“You are mistaken,” I said calmly. “You are counting the ditch that surrounds the Giardino Reale. The seventh canaletto is the Rio di Bocca. And the sixtieth palace from the junction of the Rio di Bocca and the Grand Canal will be the house of the landmark. What palace is that? Don’t tell me that that is torn down.”
“No, this one exists. It is called the Palazzo Fortunato. Come, it is time for us to do something more strenuous than talking. We will test your theory, and I think it a fairly reasonable one at last. But first of all, a bite at Florian’s. It is three o’clock. We may get no dinner.”

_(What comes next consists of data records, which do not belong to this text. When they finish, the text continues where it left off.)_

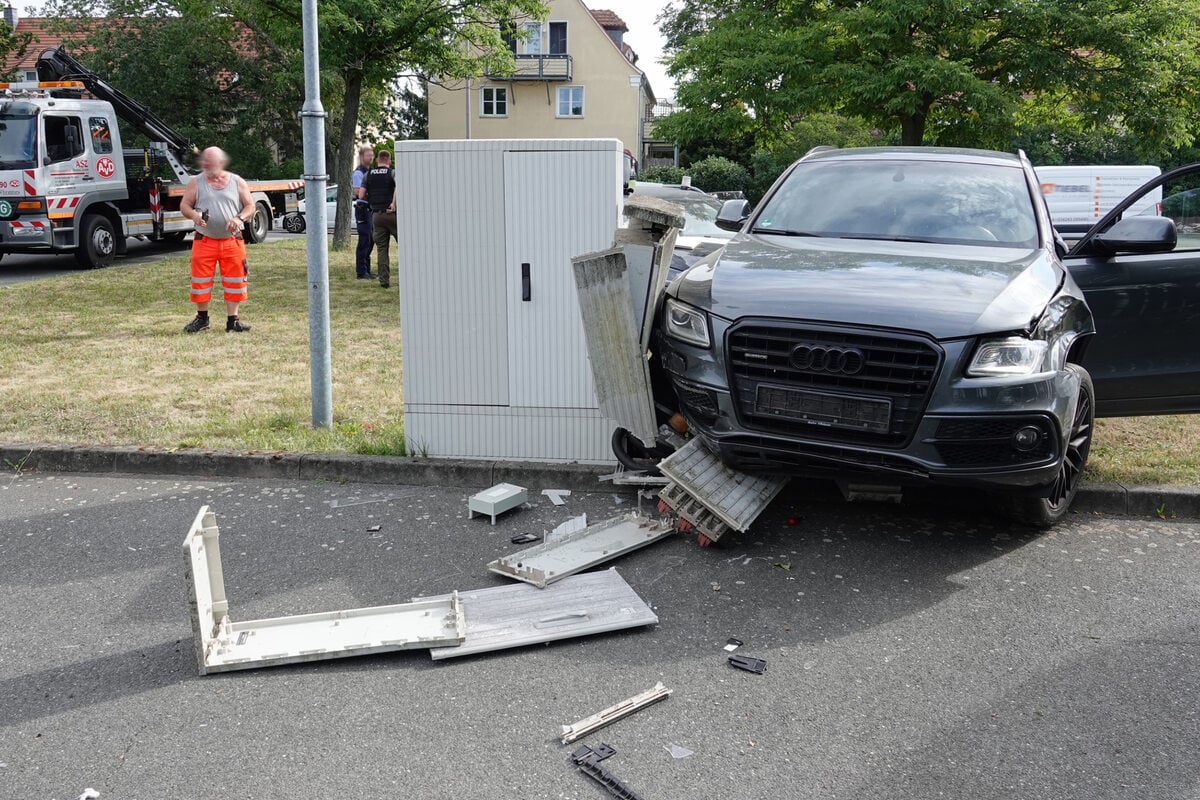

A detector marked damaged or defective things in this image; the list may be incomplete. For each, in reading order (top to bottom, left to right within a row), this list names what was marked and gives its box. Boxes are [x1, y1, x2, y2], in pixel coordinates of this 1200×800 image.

cracked headlight [667, 297, 710, 347]
cracked headlight [969, 335, 1046, 376]
broken concrete slab [657, 441, 787, 534]
broken concrete slab [182, 506, 463, 676]
broken concrete slab [422, 568, 662, 662]
broken concrete slab [484, 513, 676, 587]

I had unconsciously taken the lead since my great discovery. Now I hesitated. Though I had broken my tryst with Jacqueline, I had intended seeing her this afternoon before we actually began our search. But I could not let St. Hilary begin his explorations without me. A few hours sooner or later, I persuaded myself, would not make much difference.

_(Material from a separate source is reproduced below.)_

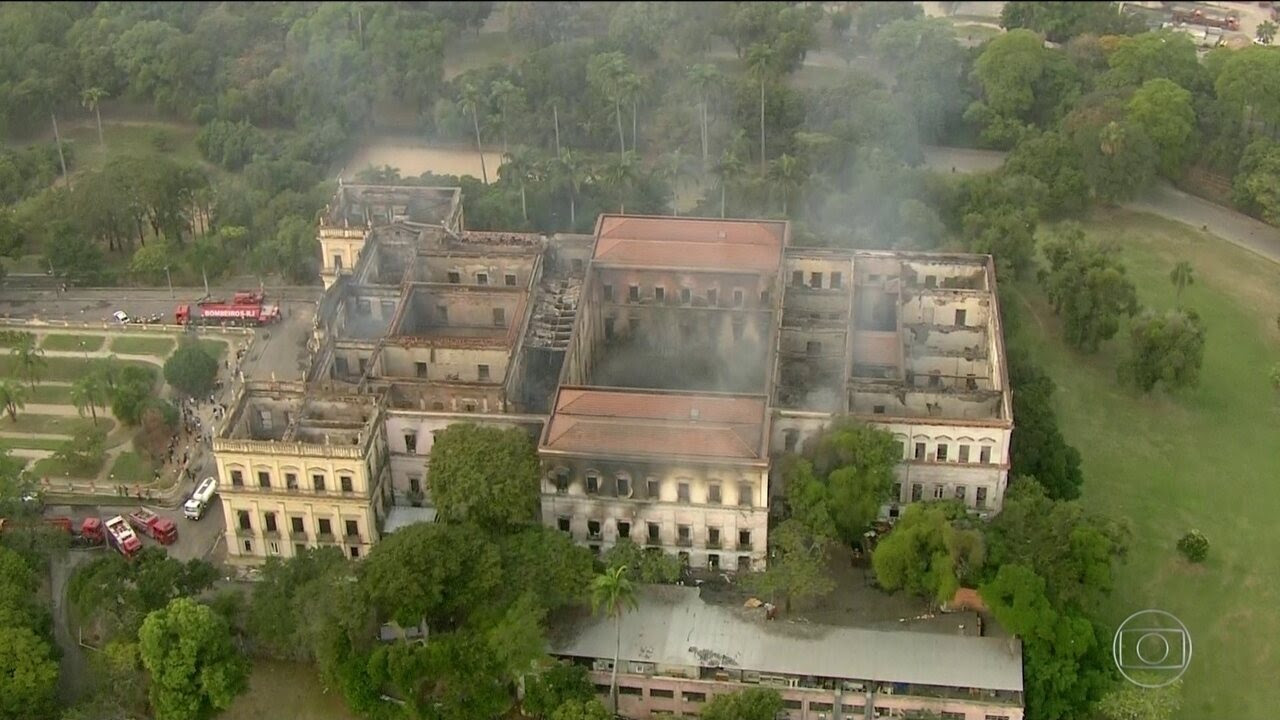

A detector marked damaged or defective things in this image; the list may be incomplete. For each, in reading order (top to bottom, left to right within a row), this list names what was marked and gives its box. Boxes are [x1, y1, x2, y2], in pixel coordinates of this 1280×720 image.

burned building [212, 183, 1008, 564]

I know now how specious were my arguments. A woman’s love is not to be treated lightly. It is the most sacred and precious thing in the world, and she knows that it is. It does not come and go at one’s beck and call. It burns brightly so long as the flame is fed; to quench that flame is dangerous, and it is not always easy to revive it.
“I am quite ready to go with you,” I said soberly. “My gondolier is waiting below. We will let him take us to the Molo and then dismiss him. We want no witnesses or possible spies.”
“Excellent,” he murmured. “And bring along your Bible; that must be our chart and compass in our voyage of discovery.”
CHAPTER XXI
Venetian Marco Polo himself, wide-eyed and eager, toiling across burning wastes to the Great Khan of far-off Cathay, was not more imbued with the very spirit of adventure than were St. Hilary and I that April afternoon, as we set forth on our little voyage of discovery in a prosaic gondola.
We had lunched at the Grundewald. We rose with a certain deliberation, and walked toward the Molo. The band was thundering out a Strauss waltz. The Piazza was filled with its usual laughing, chattering crowd, eating and drinking at the hundreds of round little tables that overflowed a quarter of the square.
I could not help thinking what a sensation I should cause if the great throng was suddenly to be stilled, while from the balcony up there by the four bronze horses I cried aloud for all the square to hear that we two adventurers of the twentieth century were about to lay bare one of the mysteries of Venice–that we were to bring forth to the light of day a marvelous treasure that had been hid for nearly half a thousand years. How they would howl me into a shamed silence with their jeers and laughter! And supposing that I could tell them the very hiding-place, would one of all those hundreds, even the poorest, take the trouble to go and see? Would the hunchbacked bootblack in the Arcade there, gnarled and twisted with the cold of winter and the heat of summer? Would the Jewish shopkeepers, the antiquarian in the library, the tourists, who had come three thousand miles to feast their eyes on wonders? Not the most visionary would stir in his seat. Only St. Hilary and I, it appeared, in the whole world were absolute fools this afternoon.